Great Feats Of Alexander The Great

From the cradle, Alexander, the son of King Philip II, was a born leader in Pella, Macedonia (356 BC). From his days of martial arts training, the young prince showed exemplary leadership skills that earned him the alias, “The Great.” Following the death of the ruling king, the crown prince battled with internal opposition and emerged victorious in the first face of his reign.

He had Greece under his control while aiming for the conquest to acclaim Achaemenid. After his successful reign, the commander had the countryside covering a 5.2m square kilometers landscape (the strongest and famous rule in history). These are great feats of Alexander the Great – recording his befitting military campaign, exemplary leadership skills, and strategies with which he ran the powerful Greek people.

#I: The Chaeronea Battle And Defeat Of Sacred Band (338 BC)

This is recorded as one of the greatest accomplishments of Alexander because his father’s reign attracted a lot of threats from a few states in Greece. Primarily, the pressure from Thebes and Athens fueled the Chaeronea battle in 338BC right in Greece’s central (Boeotia). Being a young prince of barely 18 years, he played an important role by strategically leading the left-wing troops as he secured victory.

He led the Calvary wing, which defeated the indestructible Sacred Band of Thebes. This victory did not only make his father a proud ruler but also placed the city in a commanding position. Of course, the victory of the elite corps paved the way for his future reign in Greece. Making the citizens of his city and its surroundings highly expectant of the next battle he would lead.

#II: Series Of Wars Leading To Control Over Greece (335 BC)

Before the great Alexander began his Asian campaign, he had a strategy to secure his Northern frontiers. Following this strategy, he headed north this year and defeated the Thracian revolt led by the rulers of Glaukias, Illyria, Taulantii, and others. These were the first few wars that began the short series of swift battles emerging his reign over Greece. As the king of Macedonia, he led the troops that kept Thebes in its place after revolving again.

The stories of the numerous victories of the Persian empire army spread across cities to Egypt. Victory from these battles finally brought the whole of Greece to their senses as they accepted his rule over them. In the space of two years, he emerged the commanding and control of Greece. The outcome of these two years reassured his plans and efforts in Asia.

#III: Battle Of The Granicus River – The Conquest Of Achaemenid I (334 BC)

The first battle over the Achaemenid founded by Cyrus was termed ‘Battle of the Granicus River.’ As Alexander sailed, several Satrap troops patiently awaited his arrival at the town of Zelea. The two forces crossed paths and fought at the shore of River Granicus. Alexander being a strategic thinker, already took advantage of their numbers over the satraps as they immersed their chariots into the soil.

For the next few battles, he and his army leveraged on this technique near the River Granicus when fighting other wars. He strategically pressed the left with briskness, drove a direct hole through the enemy’s squad with his wedge formation, as he made his final strike to their army. This technique earned Alexander the lives of a few nobles by either his sword or his companions.

#IV: Battle Of Issus – The Conquest Of Achaemenid II (333 BC)

The actions of Darius III in cutting out the Greek line of supply instigated the battle of Issus. King Darius put together one of his largest warriors, setting up war with Alexander’s troops in the south of Issus. Since Darius wasn’t as strategic as the opponent has always been, he never envisaged the river advantage. He took the battle near river Pinarus where Alexander was obviously on favorable ground.

With this much advantage handed to the Greek army, they attacked Darius and his fighters from the left side up to the hill. Thankfully for Darius and his army, they settled for a retreat at the slightest opportunity handed to them by the opposition. The elite Calvary and Alexander then launched a massive attack on their forces, which made them flee. This battle was recorded as one of his breakthroughs that led to his campaign over Persia.

#V: Battle Of Gaugamela – The Conquest Of Achaemenid III (331 BC)

Crossing the Euphrates and Tigris led Alexander closely to the heart of Achaemenid. At this time, Darius The Third had a massive force awaiting him from his east satraps.
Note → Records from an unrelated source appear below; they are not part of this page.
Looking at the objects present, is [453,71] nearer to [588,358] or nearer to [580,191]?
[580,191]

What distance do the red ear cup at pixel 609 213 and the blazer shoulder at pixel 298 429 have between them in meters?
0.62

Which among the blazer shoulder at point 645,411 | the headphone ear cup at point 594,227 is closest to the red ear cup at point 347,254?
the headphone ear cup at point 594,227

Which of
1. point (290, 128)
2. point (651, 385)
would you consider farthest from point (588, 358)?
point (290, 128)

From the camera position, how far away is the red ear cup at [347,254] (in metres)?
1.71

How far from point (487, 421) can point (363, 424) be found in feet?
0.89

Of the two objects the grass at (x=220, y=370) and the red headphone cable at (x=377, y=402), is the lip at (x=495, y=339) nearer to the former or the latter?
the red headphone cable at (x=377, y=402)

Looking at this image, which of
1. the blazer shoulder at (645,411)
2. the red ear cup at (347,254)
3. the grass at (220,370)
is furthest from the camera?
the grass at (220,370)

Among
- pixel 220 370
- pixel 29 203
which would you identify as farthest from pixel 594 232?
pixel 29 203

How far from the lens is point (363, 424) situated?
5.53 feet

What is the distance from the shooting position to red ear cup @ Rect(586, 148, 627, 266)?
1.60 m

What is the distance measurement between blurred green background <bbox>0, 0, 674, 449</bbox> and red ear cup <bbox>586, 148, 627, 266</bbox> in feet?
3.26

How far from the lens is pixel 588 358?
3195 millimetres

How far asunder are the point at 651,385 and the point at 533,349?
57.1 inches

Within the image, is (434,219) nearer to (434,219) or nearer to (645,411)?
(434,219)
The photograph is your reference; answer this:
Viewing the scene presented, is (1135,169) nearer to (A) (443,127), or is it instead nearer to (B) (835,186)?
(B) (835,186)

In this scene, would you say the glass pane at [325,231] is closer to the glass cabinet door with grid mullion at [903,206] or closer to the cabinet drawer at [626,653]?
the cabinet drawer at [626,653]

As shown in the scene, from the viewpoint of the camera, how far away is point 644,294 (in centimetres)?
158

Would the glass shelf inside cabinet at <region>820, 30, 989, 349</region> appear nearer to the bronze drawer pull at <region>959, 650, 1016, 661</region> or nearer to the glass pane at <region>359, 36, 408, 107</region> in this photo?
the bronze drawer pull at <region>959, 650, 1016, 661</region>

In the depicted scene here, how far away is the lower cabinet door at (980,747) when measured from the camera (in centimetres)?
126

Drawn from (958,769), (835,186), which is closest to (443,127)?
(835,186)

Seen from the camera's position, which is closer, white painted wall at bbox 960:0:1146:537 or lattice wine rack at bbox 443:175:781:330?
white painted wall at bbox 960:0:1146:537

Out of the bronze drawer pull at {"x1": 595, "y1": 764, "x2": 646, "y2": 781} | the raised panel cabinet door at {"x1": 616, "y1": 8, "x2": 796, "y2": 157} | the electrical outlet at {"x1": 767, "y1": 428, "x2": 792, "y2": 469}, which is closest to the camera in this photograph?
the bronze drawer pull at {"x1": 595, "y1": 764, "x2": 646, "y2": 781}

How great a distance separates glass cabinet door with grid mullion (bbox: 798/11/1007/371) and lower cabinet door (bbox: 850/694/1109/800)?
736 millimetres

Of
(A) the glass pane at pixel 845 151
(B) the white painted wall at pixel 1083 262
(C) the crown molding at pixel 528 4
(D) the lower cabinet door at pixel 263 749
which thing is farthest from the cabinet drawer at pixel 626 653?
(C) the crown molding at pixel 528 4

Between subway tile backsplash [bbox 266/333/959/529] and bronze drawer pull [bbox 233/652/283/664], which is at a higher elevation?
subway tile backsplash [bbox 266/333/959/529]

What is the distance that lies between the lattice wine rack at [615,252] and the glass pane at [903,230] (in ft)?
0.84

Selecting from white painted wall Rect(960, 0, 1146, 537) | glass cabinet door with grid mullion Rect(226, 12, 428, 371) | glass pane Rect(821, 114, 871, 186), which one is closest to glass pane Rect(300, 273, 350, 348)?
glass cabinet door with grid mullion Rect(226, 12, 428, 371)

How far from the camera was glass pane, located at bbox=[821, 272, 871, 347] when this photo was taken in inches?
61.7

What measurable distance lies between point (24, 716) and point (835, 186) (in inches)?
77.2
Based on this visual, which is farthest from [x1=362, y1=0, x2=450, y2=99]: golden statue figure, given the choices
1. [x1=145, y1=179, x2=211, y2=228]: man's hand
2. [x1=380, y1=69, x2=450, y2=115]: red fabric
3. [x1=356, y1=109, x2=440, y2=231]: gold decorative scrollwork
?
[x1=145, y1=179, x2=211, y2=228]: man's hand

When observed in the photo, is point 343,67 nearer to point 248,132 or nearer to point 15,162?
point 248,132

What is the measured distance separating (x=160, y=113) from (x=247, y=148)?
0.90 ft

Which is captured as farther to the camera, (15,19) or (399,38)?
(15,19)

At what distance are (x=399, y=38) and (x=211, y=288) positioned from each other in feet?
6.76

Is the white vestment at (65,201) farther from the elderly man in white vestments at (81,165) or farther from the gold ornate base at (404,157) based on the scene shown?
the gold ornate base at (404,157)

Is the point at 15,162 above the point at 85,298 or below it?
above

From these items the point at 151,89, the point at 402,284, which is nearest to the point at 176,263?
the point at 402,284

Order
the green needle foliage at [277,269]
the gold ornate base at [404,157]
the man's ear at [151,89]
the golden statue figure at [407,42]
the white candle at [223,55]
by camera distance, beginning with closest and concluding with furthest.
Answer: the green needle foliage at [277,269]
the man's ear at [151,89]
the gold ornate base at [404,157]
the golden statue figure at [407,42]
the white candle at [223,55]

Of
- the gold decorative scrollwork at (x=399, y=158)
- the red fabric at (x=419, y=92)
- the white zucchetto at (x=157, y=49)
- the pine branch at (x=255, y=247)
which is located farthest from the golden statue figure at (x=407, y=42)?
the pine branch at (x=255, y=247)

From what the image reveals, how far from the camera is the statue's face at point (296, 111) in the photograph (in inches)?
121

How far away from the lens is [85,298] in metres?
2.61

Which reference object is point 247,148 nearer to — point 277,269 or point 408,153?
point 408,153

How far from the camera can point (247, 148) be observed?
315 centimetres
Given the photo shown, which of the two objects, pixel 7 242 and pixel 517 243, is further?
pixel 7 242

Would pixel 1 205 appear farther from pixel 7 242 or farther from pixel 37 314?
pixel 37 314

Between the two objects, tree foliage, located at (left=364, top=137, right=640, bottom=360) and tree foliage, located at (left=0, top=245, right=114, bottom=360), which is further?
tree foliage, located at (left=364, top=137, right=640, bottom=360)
The two forces had face-to-face combat that resulted in the infamous Battle of Gaugamela. As expected, the king had a plan for the division of his forces; he set them apart into equal halves. Making one half to the right commanded by himself, and the other to the left led by his friend, Parmenion.

For the wrong reasons, Darius was found right in the center of the king’s infantry. As though it has been planned for years, the Greek forces attacked the center of their opponents. Since the center was now the weakest link of the opposition, Alexander formed a wedge around the force. When the line collapsed, Darius wasn’t left with that much of a choice than to flee like his predecessor with his heavy losses.


The reign of Alexander and his army held a glorious terrain that is still very much alive today. Irrespective of the numerous oppositions he faced by the rulers of Persia, the king stood strong as he commanded his troops to victory most times. The Phalanx was one major instrument used by his forces in breaking the tactical defense mechanism set by his opposition. To date, history still keeps a strong record and reference to his leadership and achievements.